WRITTEN INSTRUCTION:
The line containing "What is the distance from one" marks where to begin; quote it and every line after it through the end of the data, exactly as written.

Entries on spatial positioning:
::::::::::
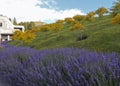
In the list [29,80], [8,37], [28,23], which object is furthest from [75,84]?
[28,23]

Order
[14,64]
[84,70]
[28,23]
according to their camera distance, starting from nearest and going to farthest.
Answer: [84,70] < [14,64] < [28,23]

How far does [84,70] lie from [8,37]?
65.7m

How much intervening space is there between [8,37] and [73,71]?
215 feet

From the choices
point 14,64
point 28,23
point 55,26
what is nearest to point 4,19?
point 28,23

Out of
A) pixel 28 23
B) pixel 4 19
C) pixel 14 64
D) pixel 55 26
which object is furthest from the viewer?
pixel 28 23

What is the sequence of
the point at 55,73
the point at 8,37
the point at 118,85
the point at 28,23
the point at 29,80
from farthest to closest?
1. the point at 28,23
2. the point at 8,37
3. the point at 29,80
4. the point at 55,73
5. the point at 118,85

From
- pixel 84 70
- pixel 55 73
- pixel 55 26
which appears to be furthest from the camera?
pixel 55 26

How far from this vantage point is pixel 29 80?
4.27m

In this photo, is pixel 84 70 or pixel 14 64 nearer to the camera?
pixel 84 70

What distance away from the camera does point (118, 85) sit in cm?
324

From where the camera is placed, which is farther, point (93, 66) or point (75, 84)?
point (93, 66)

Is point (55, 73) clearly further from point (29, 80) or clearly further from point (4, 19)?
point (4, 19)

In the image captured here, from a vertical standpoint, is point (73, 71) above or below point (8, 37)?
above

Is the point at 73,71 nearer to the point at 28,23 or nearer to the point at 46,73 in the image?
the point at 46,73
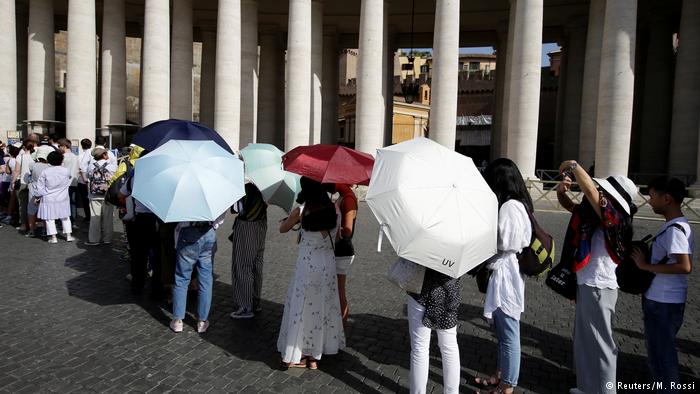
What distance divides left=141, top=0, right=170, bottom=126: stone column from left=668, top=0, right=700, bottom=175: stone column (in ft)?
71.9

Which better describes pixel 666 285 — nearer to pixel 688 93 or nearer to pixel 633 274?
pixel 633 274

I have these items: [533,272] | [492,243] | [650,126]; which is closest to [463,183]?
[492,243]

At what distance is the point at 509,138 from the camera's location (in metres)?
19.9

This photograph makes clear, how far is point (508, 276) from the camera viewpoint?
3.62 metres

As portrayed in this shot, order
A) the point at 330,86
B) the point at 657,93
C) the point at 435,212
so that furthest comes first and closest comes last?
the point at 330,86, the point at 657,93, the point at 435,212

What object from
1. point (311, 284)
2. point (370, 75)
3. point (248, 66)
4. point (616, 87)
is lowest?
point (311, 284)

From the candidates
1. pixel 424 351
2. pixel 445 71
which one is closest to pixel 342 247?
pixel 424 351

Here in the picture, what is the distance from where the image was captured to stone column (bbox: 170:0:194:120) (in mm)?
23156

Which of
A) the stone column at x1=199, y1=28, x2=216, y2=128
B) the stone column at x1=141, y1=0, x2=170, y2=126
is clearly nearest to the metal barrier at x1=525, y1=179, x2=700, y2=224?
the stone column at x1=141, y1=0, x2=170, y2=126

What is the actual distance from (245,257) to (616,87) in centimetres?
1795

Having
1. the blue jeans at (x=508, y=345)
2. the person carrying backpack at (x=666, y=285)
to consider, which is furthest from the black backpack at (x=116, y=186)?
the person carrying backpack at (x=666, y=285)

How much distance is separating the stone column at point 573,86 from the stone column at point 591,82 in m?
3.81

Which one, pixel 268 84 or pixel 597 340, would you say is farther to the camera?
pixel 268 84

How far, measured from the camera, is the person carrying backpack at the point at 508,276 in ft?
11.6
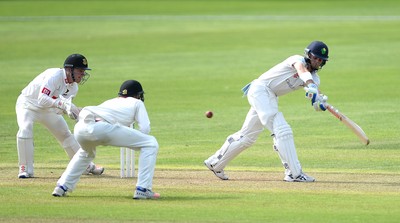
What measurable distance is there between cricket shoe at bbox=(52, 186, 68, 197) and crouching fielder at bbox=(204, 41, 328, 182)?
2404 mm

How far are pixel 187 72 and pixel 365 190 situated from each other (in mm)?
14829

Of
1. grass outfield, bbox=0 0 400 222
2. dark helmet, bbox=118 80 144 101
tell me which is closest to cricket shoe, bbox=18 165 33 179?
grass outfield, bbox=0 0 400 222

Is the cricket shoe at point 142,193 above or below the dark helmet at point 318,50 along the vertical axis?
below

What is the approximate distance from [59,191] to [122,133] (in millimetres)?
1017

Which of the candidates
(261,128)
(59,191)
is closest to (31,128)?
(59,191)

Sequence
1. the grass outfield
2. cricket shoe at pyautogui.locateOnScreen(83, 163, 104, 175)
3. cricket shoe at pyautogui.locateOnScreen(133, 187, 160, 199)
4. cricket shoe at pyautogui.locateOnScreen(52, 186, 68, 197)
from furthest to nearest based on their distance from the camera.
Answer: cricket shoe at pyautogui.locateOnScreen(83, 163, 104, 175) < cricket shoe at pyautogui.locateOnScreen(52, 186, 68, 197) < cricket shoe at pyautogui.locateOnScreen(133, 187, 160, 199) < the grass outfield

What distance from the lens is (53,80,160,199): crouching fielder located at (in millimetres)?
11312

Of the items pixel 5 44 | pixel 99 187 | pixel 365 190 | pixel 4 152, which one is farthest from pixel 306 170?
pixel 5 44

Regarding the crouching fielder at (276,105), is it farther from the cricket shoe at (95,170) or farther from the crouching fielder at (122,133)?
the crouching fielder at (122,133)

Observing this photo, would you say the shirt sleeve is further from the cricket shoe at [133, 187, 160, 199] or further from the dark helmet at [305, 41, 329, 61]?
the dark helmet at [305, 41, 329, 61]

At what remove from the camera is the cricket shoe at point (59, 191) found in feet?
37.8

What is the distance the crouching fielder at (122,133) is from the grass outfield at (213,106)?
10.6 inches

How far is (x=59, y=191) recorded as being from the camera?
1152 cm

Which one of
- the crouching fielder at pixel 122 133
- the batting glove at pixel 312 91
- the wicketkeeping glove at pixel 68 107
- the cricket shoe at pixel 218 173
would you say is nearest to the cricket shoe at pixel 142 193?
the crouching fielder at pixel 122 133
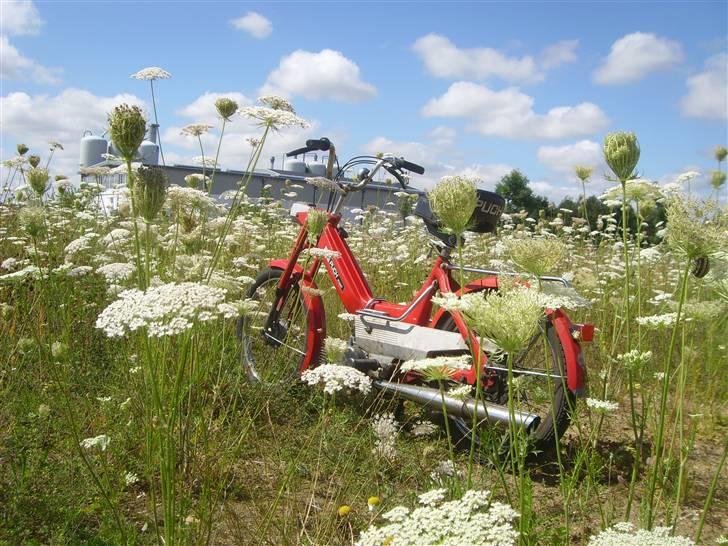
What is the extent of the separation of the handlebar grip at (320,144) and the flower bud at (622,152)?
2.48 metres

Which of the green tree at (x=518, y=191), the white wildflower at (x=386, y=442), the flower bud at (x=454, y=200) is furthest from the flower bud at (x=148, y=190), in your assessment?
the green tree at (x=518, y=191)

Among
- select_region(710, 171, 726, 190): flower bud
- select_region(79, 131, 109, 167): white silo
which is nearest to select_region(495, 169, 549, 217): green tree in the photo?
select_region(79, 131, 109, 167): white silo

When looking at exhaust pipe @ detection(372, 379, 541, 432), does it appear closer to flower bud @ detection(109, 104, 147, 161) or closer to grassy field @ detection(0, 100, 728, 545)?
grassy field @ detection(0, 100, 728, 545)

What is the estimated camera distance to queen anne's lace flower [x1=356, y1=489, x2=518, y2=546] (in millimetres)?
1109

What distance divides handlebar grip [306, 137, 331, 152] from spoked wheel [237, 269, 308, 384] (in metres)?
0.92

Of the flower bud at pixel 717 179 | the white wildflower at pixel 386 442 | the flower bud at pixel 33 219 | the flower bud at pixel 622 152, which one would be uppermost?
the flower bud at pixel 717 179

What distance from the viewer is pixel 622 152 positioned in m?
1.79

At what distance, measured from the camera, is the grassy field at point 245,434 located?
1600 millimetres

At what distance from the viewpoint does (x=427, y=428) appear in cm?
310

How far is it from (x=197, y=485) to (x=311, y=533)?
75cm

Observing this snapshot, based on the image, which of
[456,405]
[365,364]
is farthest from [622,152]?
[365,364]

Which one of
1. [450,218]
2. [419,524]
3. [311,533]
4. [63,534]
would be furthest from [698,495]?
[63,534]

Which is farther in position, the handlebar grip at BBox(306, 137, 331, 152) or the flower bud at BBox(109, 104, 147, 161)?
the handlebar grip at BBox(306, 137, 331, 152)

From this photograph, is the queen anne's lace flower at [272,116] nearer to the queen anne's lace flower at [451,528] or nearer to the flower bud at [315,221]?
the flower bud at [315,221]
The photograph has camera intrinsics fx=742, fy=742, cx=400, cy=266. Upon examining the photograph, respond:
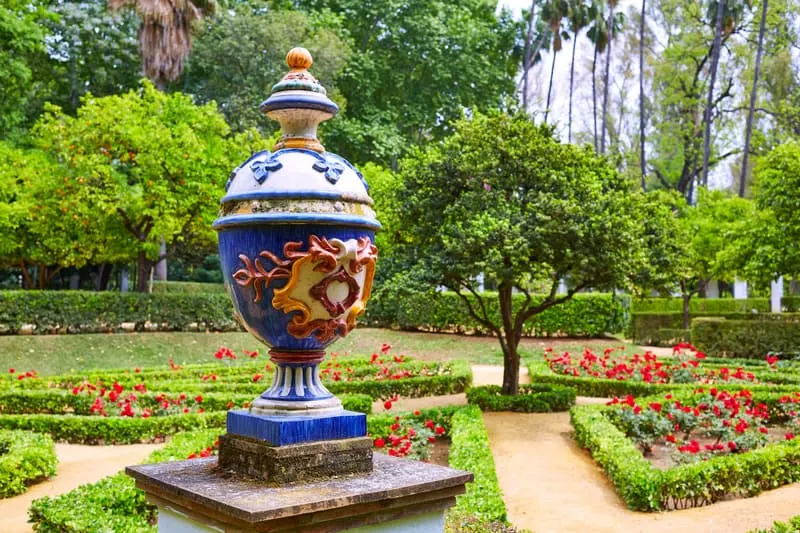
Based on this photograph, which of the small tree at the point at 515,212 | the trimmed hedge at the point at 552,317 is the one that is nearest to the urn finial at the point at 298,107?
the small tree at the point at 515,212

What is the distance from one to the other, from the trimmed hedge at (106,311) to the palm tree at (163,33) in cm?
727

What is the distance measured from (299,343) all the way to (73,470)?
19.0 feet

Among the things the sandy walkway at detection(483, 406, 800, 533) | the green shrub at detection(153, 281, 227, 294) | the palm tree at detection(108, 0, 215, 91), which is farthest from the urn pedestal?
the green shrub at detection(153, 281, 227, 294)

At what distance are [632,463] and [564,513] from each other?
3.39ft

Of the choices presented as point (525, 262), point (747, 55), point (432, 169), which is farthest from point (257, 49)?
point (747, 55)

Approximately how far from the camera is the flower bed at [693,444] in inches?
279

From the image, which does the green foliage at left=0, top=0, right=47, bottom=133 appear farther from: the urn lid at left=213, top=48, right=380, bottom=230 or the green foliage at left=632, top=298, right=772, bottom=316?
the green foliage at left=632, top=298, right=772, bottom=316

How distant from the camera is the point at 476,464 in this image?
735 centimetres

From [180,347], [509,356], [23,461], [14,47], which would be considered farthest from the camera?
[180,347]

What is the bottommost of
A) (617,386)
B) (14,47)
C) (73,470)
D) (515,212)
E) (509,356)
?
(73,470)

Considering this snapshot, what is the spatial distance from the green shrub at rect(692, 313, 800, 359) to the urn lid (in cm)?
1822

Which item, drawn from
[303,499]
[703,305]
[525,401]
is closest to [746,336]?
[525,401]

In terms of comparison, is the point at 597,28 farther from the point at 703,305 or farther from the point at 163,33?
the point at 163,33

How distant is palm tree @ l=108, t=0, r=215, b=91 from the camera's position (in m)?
::::::::::
FINAL ANSWER:
What is the distance from one to the other, from the trimmed hedge at (106,311) to the palm tree at (163,33) in cm?
727

What is the distance measured from (299,343) all the way to (73,470)?
19.0 feet

Among the things the sandy walkway at detection(483, 406, 800, 533) | the green shrub at detection(153, 281, 227, 294) | the palm tree at detection(108, 0, 215, 91), which is farthest from the urn pedestal?
the green shrub at detection(153, 281, 227, 294)

At what distance are [632,463] and [564,513] from each other?
3.39ft

Of the choices presented as point (525, 262), point (747, 55), point (432, 169), which is farthest from point (257, 49)?
point (747, 55)

Approximately how far from the camera is the flower bed at [693,444] in inches?
279

From the image, which does the green foliage at left=0, top=0, right=47, bottom=133 appear farther from: the urn lid at left=213, top=48, right=380, bottom=230 or the green foliage at left=632, top=298, right=772, bottom=316?
the green foliage at left=632, top=298, right=772, bottom=316

How distant from the camera is the point at 476,464 in this image?
735 centimetres

From [180,347], [509,356], [23,461], [14,47], which would be considered farthest from the camera?
[180,347]

What is the bottommost of
A) (617,386)
B) (14,47)
C) (73,470)
D) (515,212)
E) (509,356)
?
(73,470)

Considering this snapshot, what is the spatial distance from the green shrub at rect(692, 313, 800, 359) to the urn lid (in cm)?
1822

Which item, drawn from
[303,499]
[703,305]
[525,401]
is closest to [746,336]?
[525,401]

In terms of comparison, is the point at 597,28 farther from the point at 703,305 or farther from the point at 163,33?
the point at 163,33

How distant is palm tree @ l=108, t=0, r=215, b=91 from the camera's position (in m)?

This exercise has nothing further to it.